TEXT SECTION:
------------
Data Fabric Drives Enterprise Adoption
Data fabric offers a comprehensive approach to overcoming the challenges hampering adoption of big data technologies.
What is Data Fabric?
A data fabric enables global access to all data assets of an enterprise, leveraging storage and processing power from multiple heterogeneous nodes.
It is like putting a blanket around your data systems, pulling them all together but maintaining the best of each system or repository.
Data Fabric Example
In the Data Fabric, multi-repositories are brought together to make it look like a unified data lake for users searching for data.
The user does not need to worry where the data comes from as the data fabric knits all the sources together to present a unified accessible data environment.
Benefits of Data Fabric
Big Data Fabric is comprised of six-layers: data ingestion, processing and persistence, orchestration, data discovery, Data Management and intelligence, and data access. Working together, these layers provide seamless, real-time integration of the data in a Big Data system, regardless of data silos.
------------
DATASET:
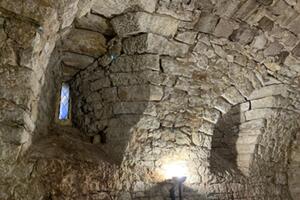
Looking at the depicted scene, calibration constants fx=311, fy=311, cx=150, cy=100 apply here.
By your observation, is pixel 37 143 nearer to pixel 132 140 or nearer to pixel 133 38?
pixel 132 140

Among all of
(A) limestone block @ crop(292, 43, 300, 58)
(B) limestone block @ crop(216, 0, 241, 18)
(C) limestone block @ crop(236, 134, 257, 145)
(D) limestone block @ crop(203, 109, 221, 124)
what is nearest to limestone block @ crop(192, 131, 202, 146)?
(D) limestone block @ crop(203, 109, 221, 124)

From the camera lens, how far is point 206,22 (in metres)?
2.64

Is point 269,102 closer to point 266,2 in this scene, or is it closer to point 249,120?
point 249,120

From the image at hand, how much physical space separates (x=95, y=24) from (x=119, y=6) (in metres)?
0.28

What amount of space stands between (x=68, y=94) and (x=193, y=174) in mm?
1397

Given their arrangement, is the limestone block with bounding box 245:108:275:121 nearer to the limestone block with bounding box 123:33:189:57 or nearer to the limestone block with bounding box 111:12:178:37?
the limestone block with bounding box 123:33:189:57

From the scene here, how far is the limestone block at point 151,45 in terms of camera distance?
2.55m

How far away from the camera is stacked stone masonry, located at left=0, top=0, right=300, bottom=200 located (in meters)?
1.91

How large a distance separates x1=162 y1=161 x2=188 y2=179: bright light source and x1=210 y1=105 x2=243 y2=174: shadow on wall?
83 cm

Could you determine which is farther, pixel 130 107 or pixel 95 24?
pixel 130 107

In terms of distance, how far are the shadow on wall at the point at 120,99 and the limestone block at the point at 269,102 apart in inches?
55.5

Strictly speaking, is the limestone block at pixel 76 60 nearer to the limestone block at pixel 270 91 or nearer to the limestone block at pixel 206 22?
the limestone block at pixel 206 22

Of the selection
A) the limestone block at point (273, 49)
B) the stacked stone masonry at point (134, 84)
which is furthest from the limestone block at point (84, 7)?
the limestone block at point (273, 49)

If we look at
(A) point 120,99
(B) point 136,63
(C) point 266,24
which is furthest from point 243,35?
(A) point 120,99
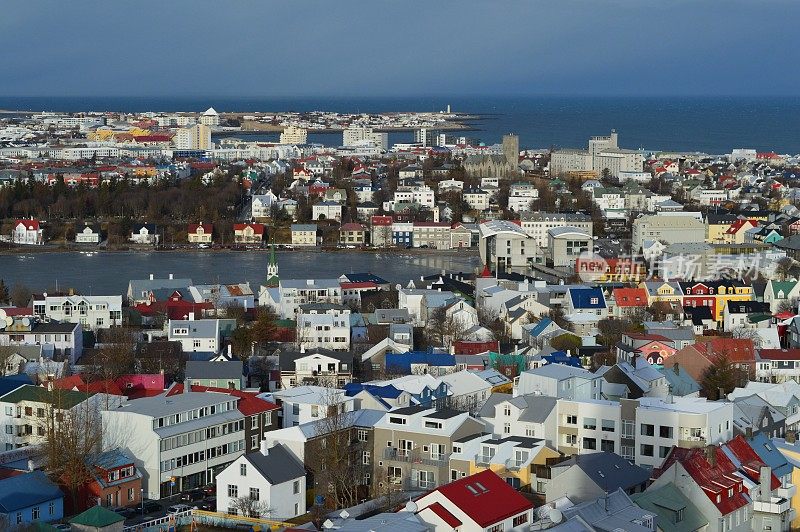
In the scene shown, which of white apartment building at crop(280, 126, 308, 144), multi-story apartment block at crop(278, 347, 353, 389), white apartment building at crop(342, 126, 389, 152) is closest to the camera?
multi-story apartment block at crop(278, 347, 353, 389)

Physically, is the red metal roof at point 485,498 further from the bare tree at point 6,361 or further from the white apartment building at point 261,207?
the white apartment building at point 261,207

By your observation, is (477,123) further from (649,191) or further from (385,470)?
(385,470)

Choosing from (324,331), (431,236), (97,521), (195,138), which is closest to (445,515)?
(97,521)

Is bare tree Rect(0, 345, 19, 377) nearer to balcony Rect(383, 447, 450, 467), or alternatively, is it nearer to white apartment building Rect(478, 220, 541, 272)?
balcony Rect(383, 447, 450, 467)

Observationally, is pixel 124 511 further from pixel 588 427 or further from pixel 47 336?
pixel 47 336

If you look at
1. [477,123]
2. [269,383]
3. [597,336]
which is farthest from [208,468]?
[477,123]

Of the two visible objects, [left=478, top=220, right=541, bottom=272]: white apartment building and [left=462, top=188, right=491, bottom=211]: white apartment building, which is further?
[left=462, top=188, right=491, bottom=211]: white apartment building

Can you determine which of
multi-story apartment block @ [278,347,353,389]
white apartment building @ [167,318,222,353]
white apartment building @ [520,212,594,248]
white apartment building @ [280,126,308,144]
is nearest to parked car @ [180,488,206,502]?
multi-story apartment block @ [278,347,353,389]

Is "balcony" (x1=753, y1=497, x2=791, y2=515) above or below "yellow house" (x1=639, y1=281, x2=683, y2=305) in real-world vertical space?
below
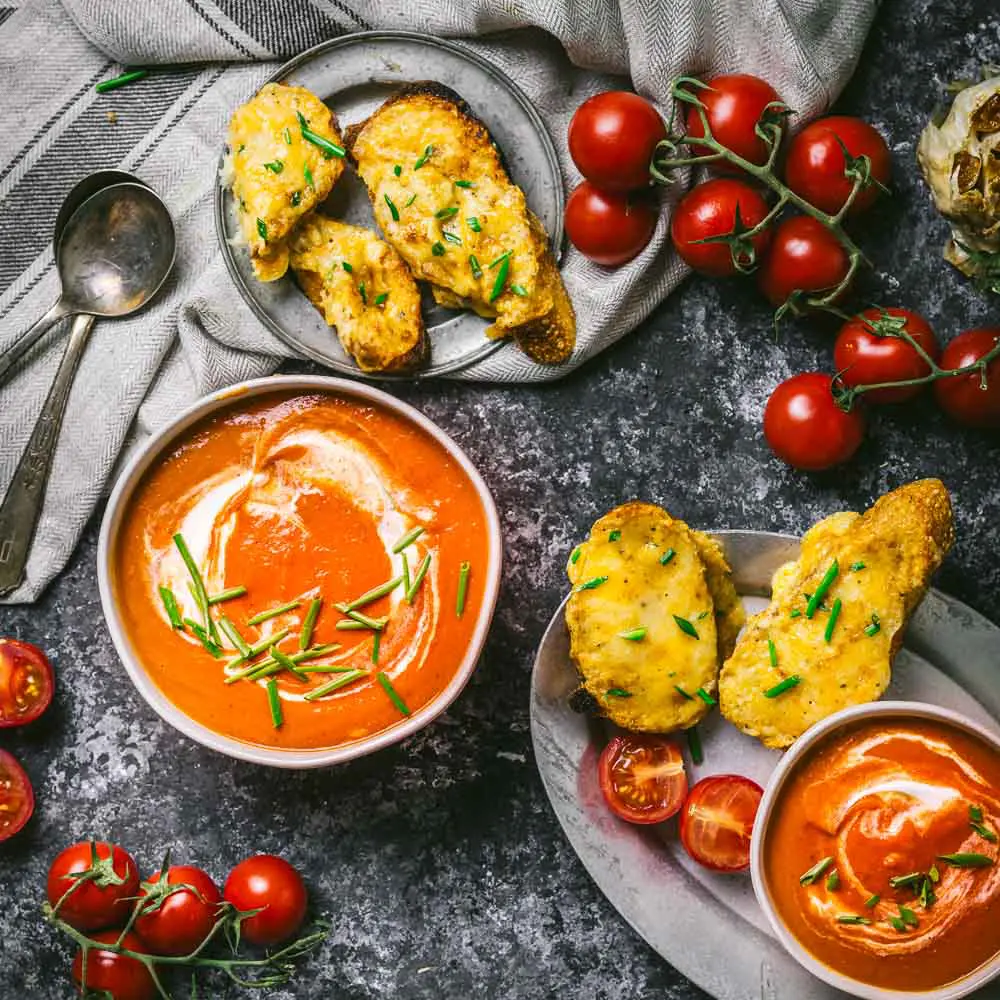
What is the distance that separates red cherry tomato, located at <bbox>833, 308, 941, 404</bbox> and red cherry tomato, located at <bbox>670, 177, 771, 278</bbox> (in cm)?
28

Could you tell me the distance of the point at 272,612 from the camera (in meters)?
2.54

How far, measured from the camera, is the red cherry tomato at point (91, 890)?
2781 millimetres

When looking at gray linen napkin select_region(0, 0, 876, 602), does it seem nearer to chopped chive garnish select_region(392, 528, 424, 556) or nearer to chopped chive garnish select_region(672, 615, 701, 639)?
chopped chive garnish select_region(392, 528, 424, 556)

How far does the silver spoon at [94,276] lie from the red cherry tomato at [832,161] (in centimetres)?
145

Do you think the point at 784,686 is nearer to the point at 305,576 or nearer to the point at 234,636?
the point at 305,576

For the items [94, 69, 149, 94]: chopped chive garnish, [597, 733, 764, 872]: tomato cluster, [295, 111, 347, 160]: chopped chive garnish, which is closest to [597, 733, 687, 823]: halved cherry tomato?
[597, 733, 764, 872]: tomato cluster

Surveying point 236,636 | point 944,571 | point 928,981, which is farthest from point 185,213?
point 928,981

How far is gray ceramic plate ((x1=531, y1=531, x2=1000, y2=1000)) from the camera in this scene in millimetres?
2645

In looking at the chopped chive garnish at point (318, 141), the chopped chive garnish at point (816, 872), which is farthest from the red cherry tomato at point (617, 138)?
the chopped chive garnish at point (816, 872)

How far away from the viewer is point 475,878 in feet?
9.43

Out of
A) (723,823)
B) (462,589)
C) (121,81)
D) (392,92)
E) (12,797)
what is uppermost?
(121,81)

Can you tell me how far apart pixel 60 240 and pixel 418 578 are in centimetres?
120

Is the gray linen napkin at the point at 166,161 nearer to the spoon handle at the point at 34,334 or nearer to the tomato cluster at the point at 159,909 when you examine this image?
the spoon handle at the point at 34,334

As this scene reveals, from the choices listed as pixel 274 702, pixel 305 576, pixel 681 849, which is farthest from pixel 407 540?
pixel 681 849
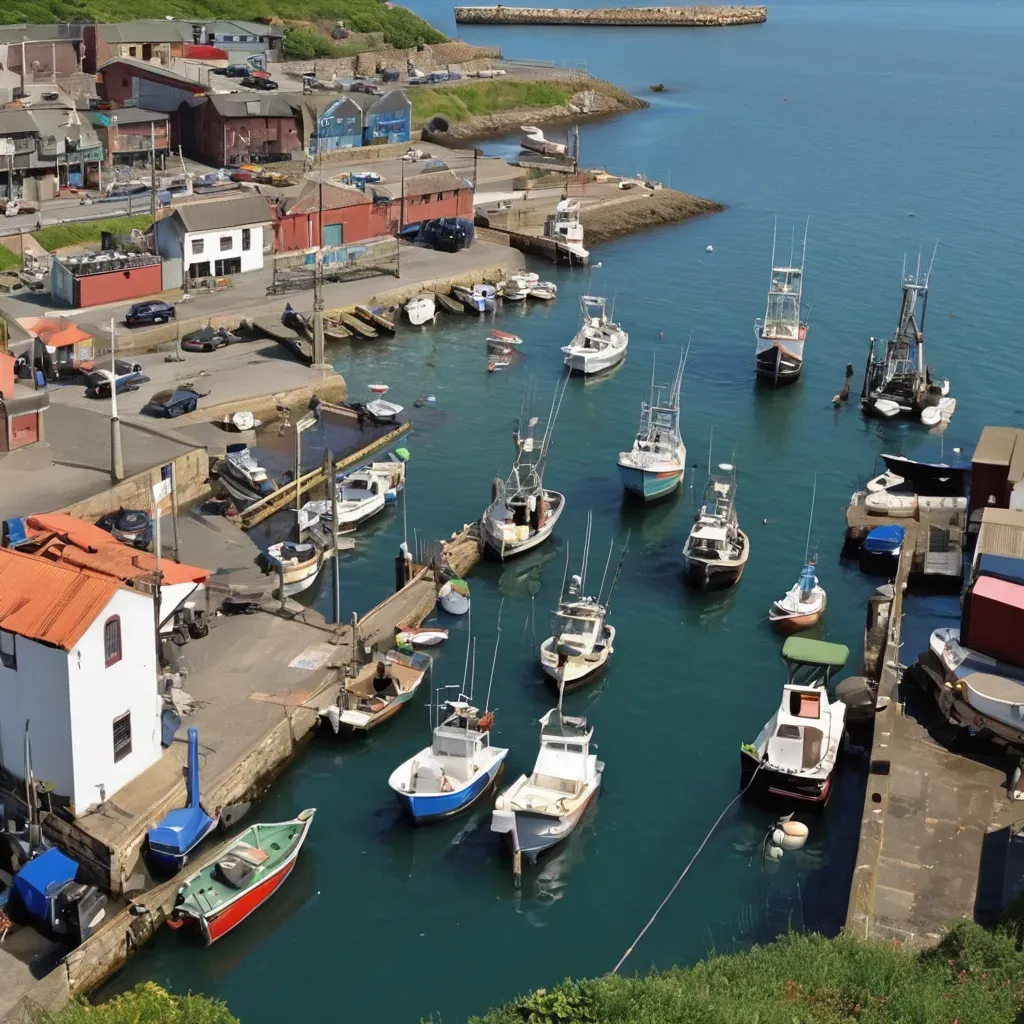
------------
BRIEF 1:
In the data fabric text, what does the user not need to worry about?
BRIEF 2:
Carry the text on data fabric forward from its last sentence.
You won't need the records here.

ANSWER BOX 1:
Where the data comes from.

ANSWER BOX 2:
With its many layers, Data Fabric offers many potential benefits and enables companies to:
- Effectively integrate Big Data assets with on-premises and Cloud data sources, for a complete view of enterprise-wise information.
- Gain access to up-to-the-minute data in real-time, via the data virtualization component of the data discovery layer.
- Easily on-board new Big Data systems and retire legacy systems, while keeping business systems running continuously. Layers and abstraction protect business users at the top of the stack from any changes at the bottom of the stack.
- Use fewer resources, especially since, with data virtualization, very little data needs to be replicated.
How Does It Work?
Let’s drill down into each of the six layers, to see how they work together:
- Data Ingestion:
As the first layer in the Fabric, the data ingestion layer needs to be savvy with all of the potential kinds of data, be it structured or unstructured, such as data from devices, sensors, logs, clickstreams, applications, and cloud sources, in addition to databases.
- Processing and Persistence:
Next, the data needs to be processed and persisted, and this is where Hadoop, Spark, and other Cloud-based processing systems come into play.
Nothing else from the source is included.